Round the Rock is the largest SUP event in the Pacific Northwest, and welcomes every skill level, including beginners and kids. On Saturday, September 7, at Seattle’s Seward Park on Lake Washington, you can compete in the main event, a 13-mile race around Mercer Island for $10,000 in prize money. The race is organized in board length classes and has an extra layer of suspense with the 'Sweep or Weep' aspect, meaning those with shorter boards have the chance to steal the prize from those on longer boards. This pumps up the competition and makes the finish line dash even more exciting.
There’s also a 3.5-mile race following the shoreline of Seward Park. Spectators may follow along on the bike path or just take in the incredible sight of all those people standing on the lake. A team relay race and kid’s race for children ages 7-14 will round out the fun. Enjoy food, music, a beer garden and free board demos from retailers and manufacturers post race.

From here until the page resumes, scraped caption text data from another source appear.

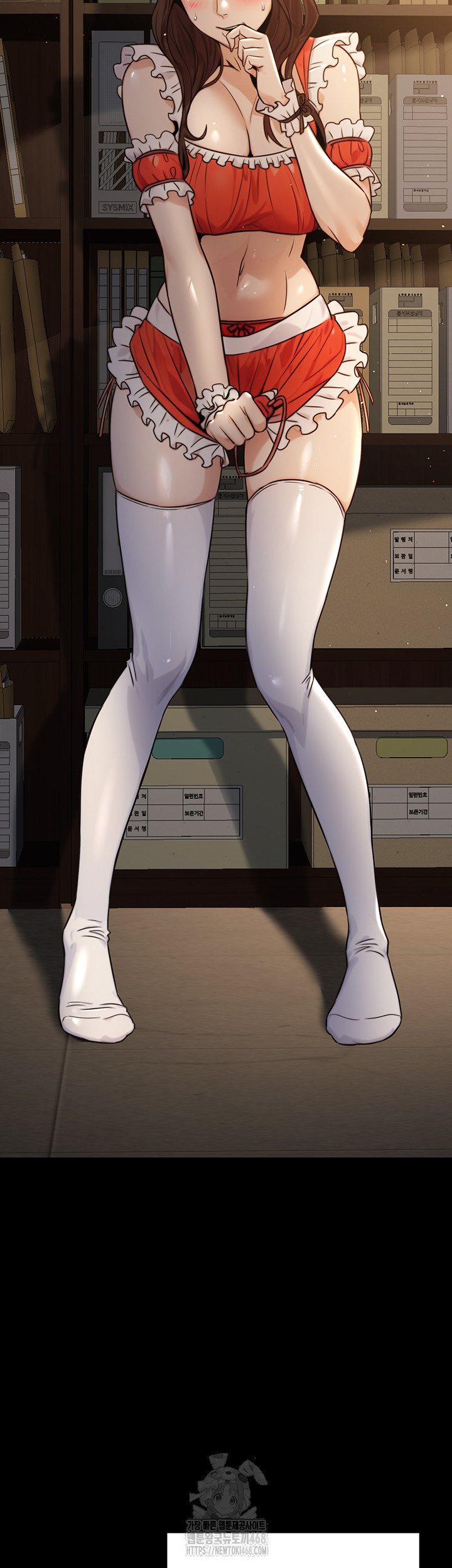 The Public Servant’s Double Life Raw Chapter 21 Page 32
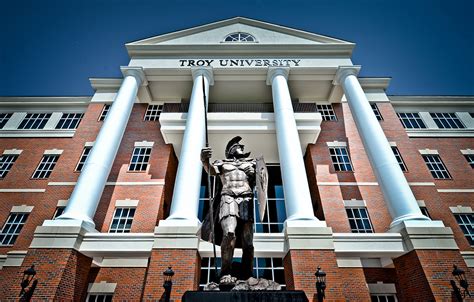 4 from Cullman area named to Troy University Chancellor’s List - The Cullman Tribune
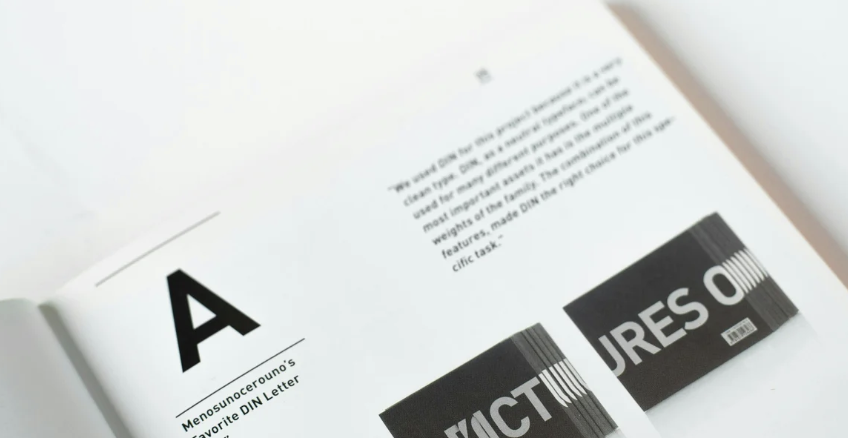 Fonts in Fashion&nbsp;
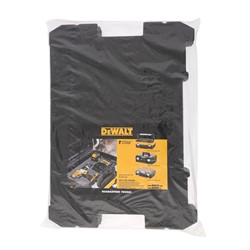 DeWalt DWST1-72364 Вкладыш для ящика (29.5x6.5x42.8 см) - фото 228256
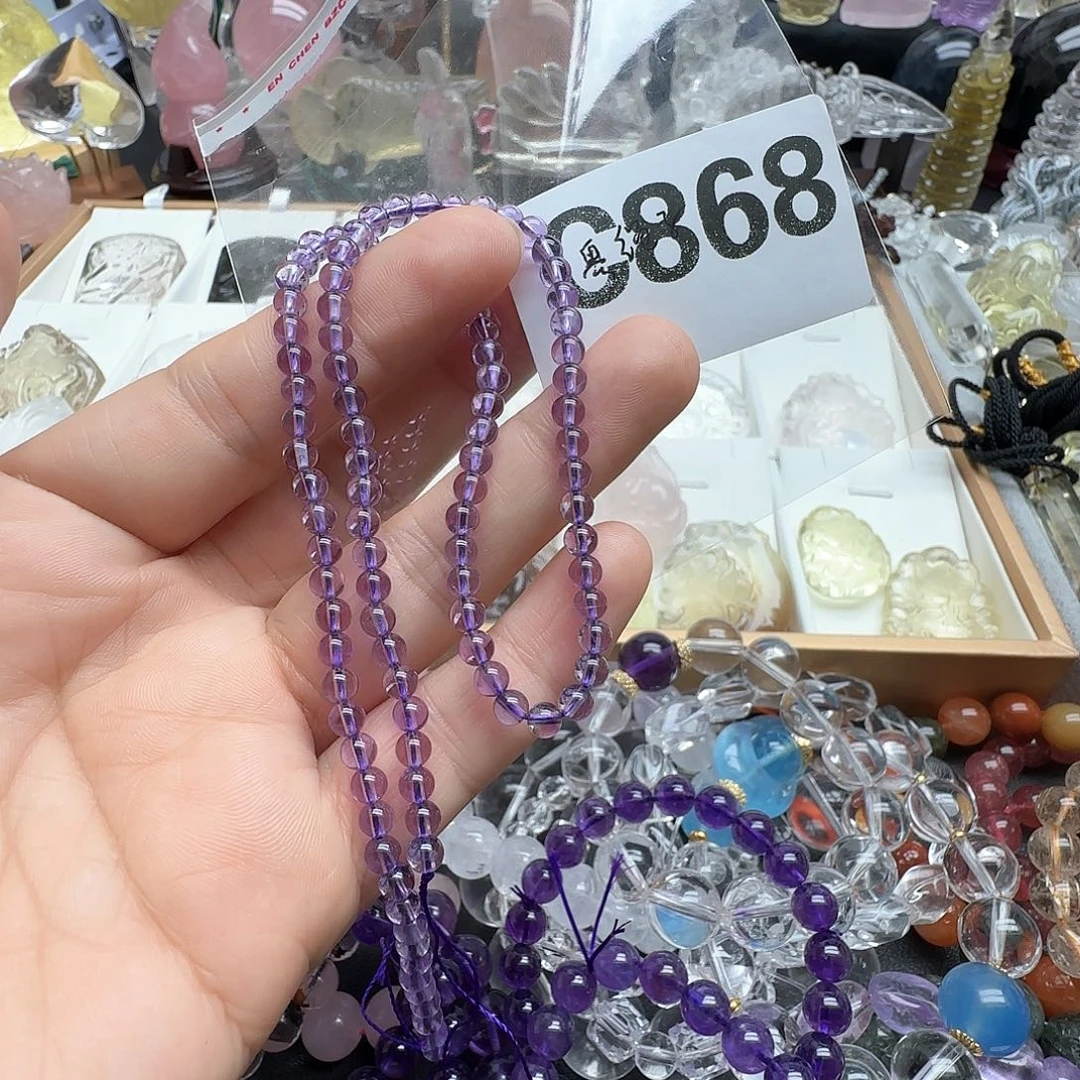 水晶吊坠未镶嵌芳****9水晶868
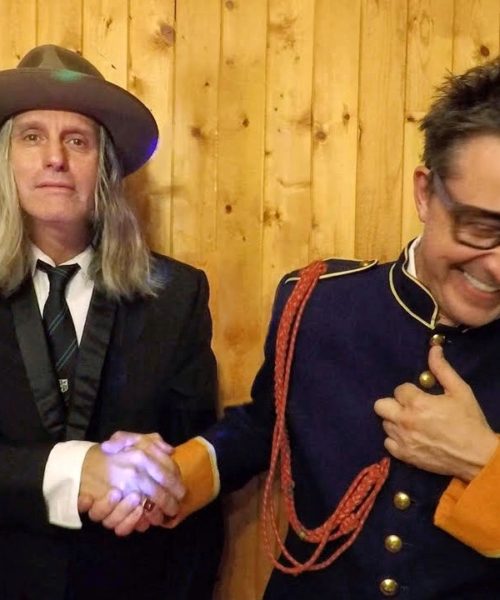 Danny Michel and Steve Poltz Join Forces for a Captivating Singer-Songwriter Canadian Tour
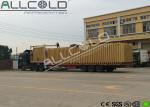 Buy cheap Fast Precooling 8 Pallets Vacuum Coolers Maneurop Vacuum Cooling Machine from wholesalers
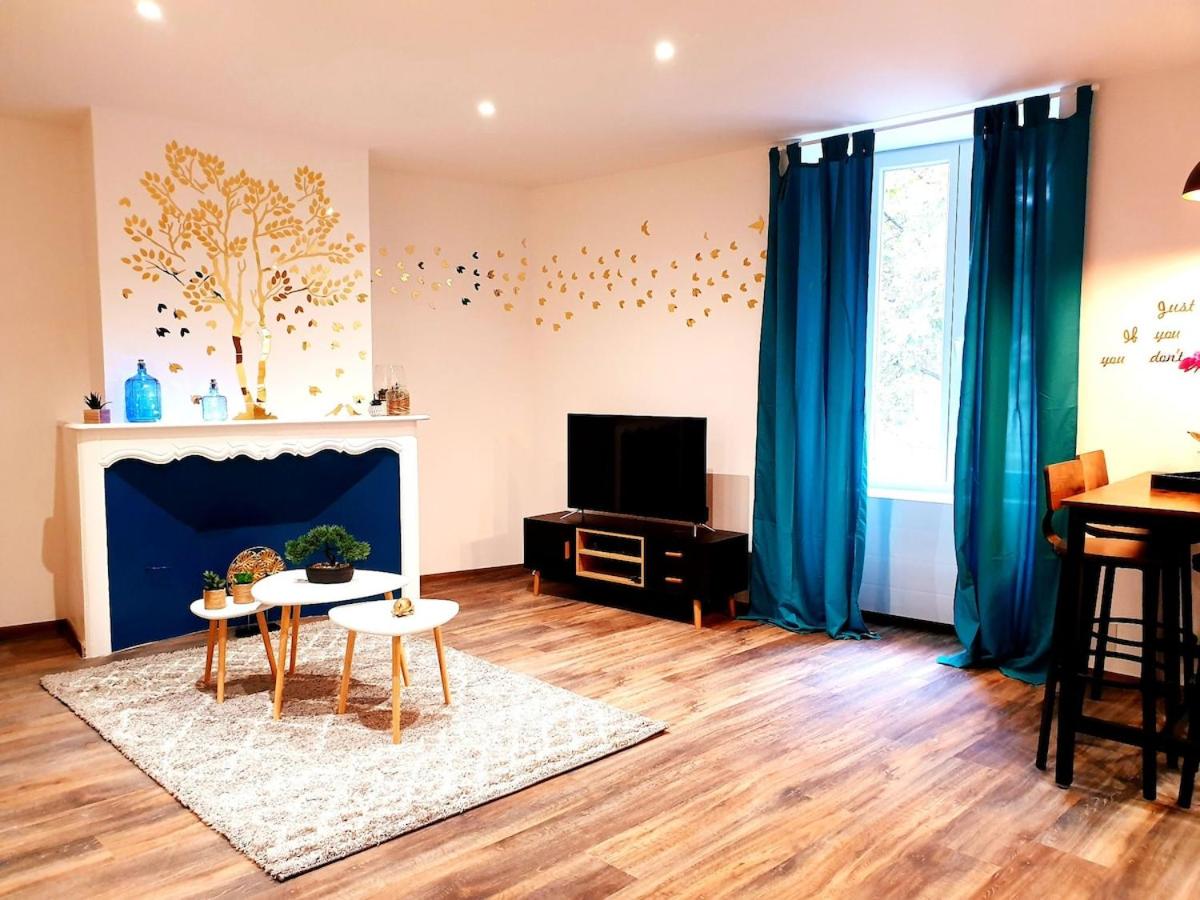 Le saphire St Affrique hyper centre ville - B&B Saint-Affrique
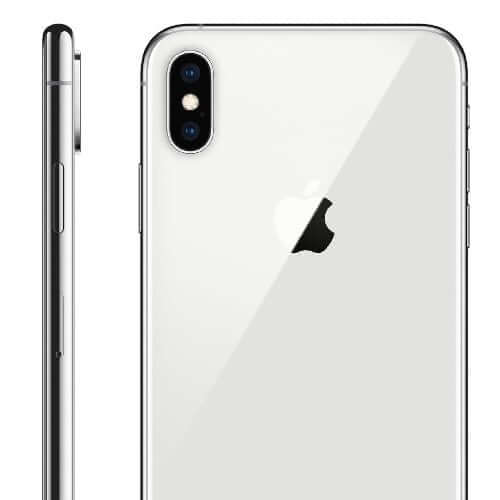Apple iPhone XS Silver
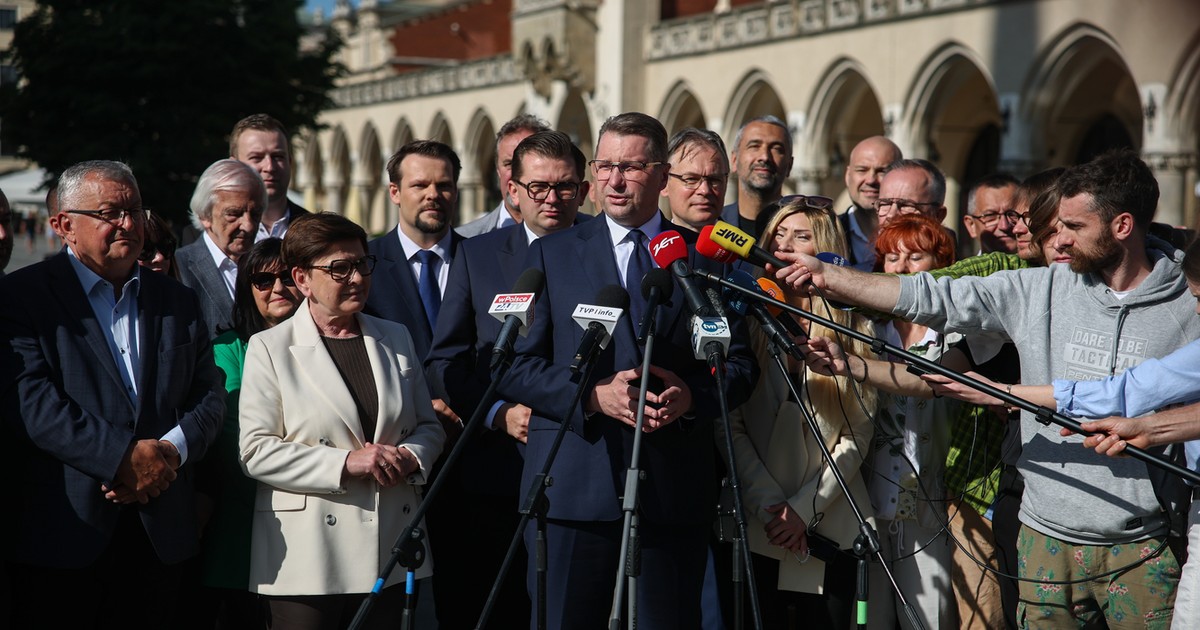 PiS chciałby powtórzyć „efekt Krakowa”. Majmurek: Kaczyński ma problem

It’s a supportive crowd. “One year, when the last finisher was far behind and the safety boats were encouraging her to give up and get in the boat, she said, ‘to hell with that, I’m finishing,’ and she refused to get in the boat,” recalls Jeff Underwood, co-founder, Round the Rock. “Everyone, including elite athletes from all over the world, formed a paddle tunnel for her to run under when she crossed the finish line. It was quite inspirational.”
Round the Rock was created by Jeff Underwood and Dan Eberhardt, college buddies who launched their business, Northwest Paddle Surfers in 2009. Two locations in Kirkland and one in Lake Chelan State Park offer rental SUPs, instruction, and SUP yoga.
Paddle boarding has grown considerably in the last few years, virtually exploding in the water rich Pacific Northwest. “I believe SUP is the fastest growing water sport on the planet,” says Underwood. He recommends Lake Washington and Lake Union for people just starting out for the warm and calm summer water, and the Sound for its abundant sea life. “Calm waters and days with light wind are best,” he says. “Warmer water and lakes instead of the Sound, in case a splash down occurs. Wet suits are not advised, unless you’re hitting the waves in our cold ocean waters, as you will overheat.”
The great thing about paddle boarding in Seattle is that there are so many options. “You can do it everywhere,” says Underwood. “We are blessed with water! You can also do it year-round. Whether it’s surfing ocean waves, running white water on rivers, or leisurely paddling calm, flat waters on lakes and bays, there’s a place for all levels to get out and enjoy themselves on a paddle board.”
So if this year's Round the Rock inspires you to get out on your board in the Seattle area, you've got options!